Bonagiri Lalith Krishna Samanth, Wang Zirui, Zhou Shan, Zhang Yingjie
Materials Research Laboratory, University of Illinois, Urbana, Illinois 61801, United States.
Department of Mechanical Science and Engineering, University of Illinois, Urbana, Illinois 61801, United States.
Nano Lett. 2024 Feb 28;24(8):2589-2595. doi: 10.1021/acs.nanolett.3c04712. Epub 2024 Jan 22.
Surface topography, or height profile, is a critical property for various micro- and nanostructured materials and devices, as well as biological systems. At the nanoscale, atomic force microscopy (AFM) is the tool of choice for surface profiling due to its capability to noninvasively map the topography of almost all types of samples. However, this method suffers from one drawback: the convolution of the nanoprobe's shape in the height profile of the samples, which is especially severe for sharp protrusion features. Here, we report a deep learning (DL) approach to overcome this limit. Adopting an image-to-image translation methodology, we use data sets of tip-convoluted and deconvoluted image pairs to train an encoder-decoder based deep convolutional neural network. The trained network successfully removes the tip convolution from AFM topographic images of various nanocorrugated surfaces and recovers the true, precise 3D height profiles of these samples.

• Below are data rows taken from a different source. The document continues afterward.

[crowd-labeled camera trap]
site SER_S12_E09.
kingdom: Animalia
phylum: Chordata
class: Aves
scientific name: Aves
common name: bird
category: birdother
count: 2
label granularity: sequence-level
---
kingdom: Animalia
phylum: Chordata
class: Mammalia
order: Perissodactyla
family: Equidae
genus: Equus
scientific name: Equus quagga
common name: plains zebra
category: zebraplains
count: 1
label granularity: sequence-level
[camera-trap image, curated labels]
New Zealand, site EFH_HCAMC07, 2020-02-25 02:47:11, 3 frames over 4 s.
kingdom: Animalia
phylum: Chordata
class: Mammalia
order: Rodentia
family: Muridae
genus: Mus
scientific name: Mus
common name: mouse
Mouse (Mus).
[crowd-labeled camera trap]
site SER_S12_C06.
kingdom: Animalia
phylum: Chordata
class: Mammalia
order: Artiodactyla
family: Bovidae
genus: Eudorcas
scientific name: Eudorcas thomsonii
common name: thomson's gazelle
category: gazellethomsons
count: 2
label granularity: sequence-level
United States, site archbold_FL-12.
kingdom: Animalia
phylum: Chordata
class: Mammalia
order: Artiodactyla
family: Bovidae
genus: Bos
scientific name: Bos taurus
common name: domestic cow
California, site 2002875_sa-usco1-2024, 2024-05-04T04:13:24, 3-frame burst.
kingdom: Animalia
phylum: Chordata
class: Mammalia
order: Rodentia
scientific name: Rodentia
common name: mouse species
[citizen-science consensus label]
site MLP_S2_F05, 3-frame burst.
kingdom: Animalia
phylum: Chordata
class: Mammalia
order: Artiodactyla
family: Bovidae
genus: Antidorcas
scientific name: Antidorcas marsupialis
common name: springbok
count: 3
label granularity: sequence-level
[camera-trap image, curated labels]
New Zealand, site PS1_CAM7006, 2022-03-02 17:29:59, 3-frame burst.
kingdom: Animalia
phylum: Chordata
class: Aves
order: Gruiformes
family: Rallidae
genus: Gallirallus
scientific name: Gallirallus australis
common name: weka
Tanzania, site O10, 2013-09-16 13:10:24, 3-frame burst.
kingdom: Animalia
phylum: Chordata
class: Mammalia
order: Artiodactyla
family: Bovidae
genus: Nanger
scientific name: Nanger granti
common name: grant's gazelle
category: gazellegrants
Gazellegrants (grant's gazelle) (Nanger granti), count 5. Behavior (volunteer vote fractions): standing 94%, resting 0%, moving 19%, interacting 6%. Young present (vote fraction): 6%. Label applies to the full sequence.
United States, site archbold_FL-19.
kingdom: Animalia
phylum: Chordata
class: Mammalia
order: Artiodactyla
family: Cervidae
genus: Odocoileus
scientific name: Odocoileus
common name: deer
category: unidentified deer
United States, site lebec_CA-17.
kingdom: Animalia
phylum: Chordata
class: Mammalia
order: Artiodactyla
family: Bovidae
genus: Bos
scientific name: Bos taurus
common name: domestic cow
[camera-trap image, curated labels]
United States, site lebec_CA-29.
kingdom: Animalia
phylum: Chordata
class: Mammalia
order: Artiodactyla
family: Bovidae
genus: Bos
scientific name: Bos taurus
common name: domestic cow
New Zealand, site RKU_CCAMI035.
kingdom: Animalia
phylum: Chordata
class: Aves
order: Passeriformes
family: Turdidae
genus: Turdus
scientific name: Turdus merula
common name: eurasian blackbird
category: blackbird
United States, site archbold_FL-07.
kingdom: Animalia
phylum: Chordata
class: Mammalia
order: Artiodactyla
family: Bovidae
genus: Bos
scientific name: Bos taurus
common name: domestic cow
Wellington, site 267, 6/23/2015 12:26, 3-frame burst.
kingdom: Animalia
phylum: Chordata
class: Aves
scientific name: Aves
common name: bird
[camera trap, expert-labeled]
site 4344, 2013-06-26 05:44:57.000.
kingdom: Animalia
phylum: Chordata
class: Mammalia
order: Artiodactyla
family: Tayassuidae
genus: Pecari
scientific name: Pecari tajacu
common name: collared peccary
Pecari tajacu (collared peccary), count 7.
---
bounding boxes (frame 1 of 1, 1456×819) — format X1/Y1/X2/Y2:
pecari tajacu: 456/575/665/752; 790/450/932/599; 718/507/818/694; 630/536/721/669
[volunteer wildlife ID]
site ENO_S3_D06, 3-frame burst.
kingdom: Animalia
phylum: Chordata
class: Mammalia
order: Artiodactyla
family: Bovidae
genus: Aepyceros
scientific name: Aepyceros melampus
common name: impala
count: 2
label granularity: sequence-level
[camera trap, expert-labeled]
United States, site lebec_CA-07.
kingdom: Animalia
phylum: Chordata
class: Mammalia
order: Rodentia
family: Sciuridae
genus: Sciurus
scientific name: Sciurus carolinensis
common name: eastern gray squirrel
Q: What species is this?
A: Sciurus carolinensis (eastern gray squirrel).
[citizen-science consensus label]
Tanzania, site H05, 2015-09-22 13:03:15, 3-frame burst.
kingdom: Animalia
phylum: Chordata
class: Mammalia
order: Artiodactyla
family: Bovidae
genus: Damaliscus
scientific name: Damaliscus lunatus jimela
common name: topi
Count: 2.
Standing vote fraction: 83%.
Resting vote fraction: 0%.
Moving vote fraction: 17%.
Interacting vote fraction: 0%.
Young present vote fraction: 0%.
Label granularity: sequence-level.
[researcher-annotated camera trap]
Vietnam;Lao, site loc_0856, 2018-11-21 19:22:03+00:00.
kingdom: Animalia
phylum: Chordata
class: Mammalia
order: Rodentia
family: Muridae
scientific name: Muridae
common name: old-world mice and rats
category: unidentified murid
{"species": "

表面形貌,即高度轮廓,对于各种微纳结构材料、器件以及生物系统而言都是一项关键特性。在纳米尺度下,原子力显微镜(AFM)因其能够以非侵入方式绘制几乎所有类型样品的形貌,故而成为表面轮廓分析的首选工具。然而,该方法存在一个缺点:纳米探针形状会在样品的高度轮廓中产生卷积,这对于尖锐的突出特征尤为严重。在此,我们报告一种深度学习(DL)方法以克服这一限制。采用图像到图像的转换方法,我们使用尖端卷积和去卷积图像对的数据集来训练基于编码器 - 解码器的深度卷积神经网络。经过训练的网络成功地从各种纳米波纹表面的AFM形貌图像中去除了尖端卷积,并恢复了这些样品真实、精确的三维高度轮廓。